On voulait du dépaysement, on a été servi !

Mis à part le fait de se retrouver dans ce pays fous, dans son trafic, avec ses vaches, ses taxis, ses rickshaws, ses saris et son bordel ambiant, il faut bien avouer que les 4 jours de mariage n’ont pas manqué de rajouter un peu d’exotisme à tout cela.

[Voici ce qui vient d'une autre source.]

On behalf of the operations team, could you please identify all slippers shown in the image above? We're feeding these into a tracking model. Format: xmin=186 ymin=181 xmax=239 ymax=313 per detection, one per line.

Jour premier : nous sommes conviés en tenue informelle dans une grande pièce où la famille est rassemblée. Tout le monde (sauf nous) est en saris ou en tenues blanches avec petit chapeau pour les hommes. Les mariés arrivent, en sari pour tasneem, en tenue style Prince of Persia pour Djav, avec une chouette frange dorée pendouillant devant ses yeux. Nous verrons plus tard qu’elle aura son importance. Beaucoup de photos, des cadeaux, le thé est servi etc. Nous n’en perdons pas une miette. Après le déjeuner (5 ou 6 plats, dont de la glace aux noix de Pécan en entrée, du poulet trop bon et quelques pièges culinaires qui ne manquent pas de parsemer ce genre de découvertes), les amis du marié sont réunis : il nous faut maintenant négocier combien Djavid va devoir payer au frère de la marié pour que cette dernière accepte de dénouer la fameuse frange et que le mariage soit enterriné… Mise à prix initiale, une parure de diamant et le frère ne voulant que négocier en hindi ou en gujarati. On est bien barrés…
2 à 3h de négociation acharnée plus tard, nous finissons la négo en arrivant sur une somme aux chiffres symboliques… la tension peut retomber, n’étant pas familier avec ces traditions, il est toujours difficile de savoir quelles sont les règles du jeu, a quoi à-t-on droit dans la négo (coup bas / chantage / dévalorisation de la mariée ?)… Drôle de mise en jambe ! Tout est bien qui fini bien, Tasneem dénoue la frange et Djavid offre des bagues toutes brillantes ! Vive les mariés !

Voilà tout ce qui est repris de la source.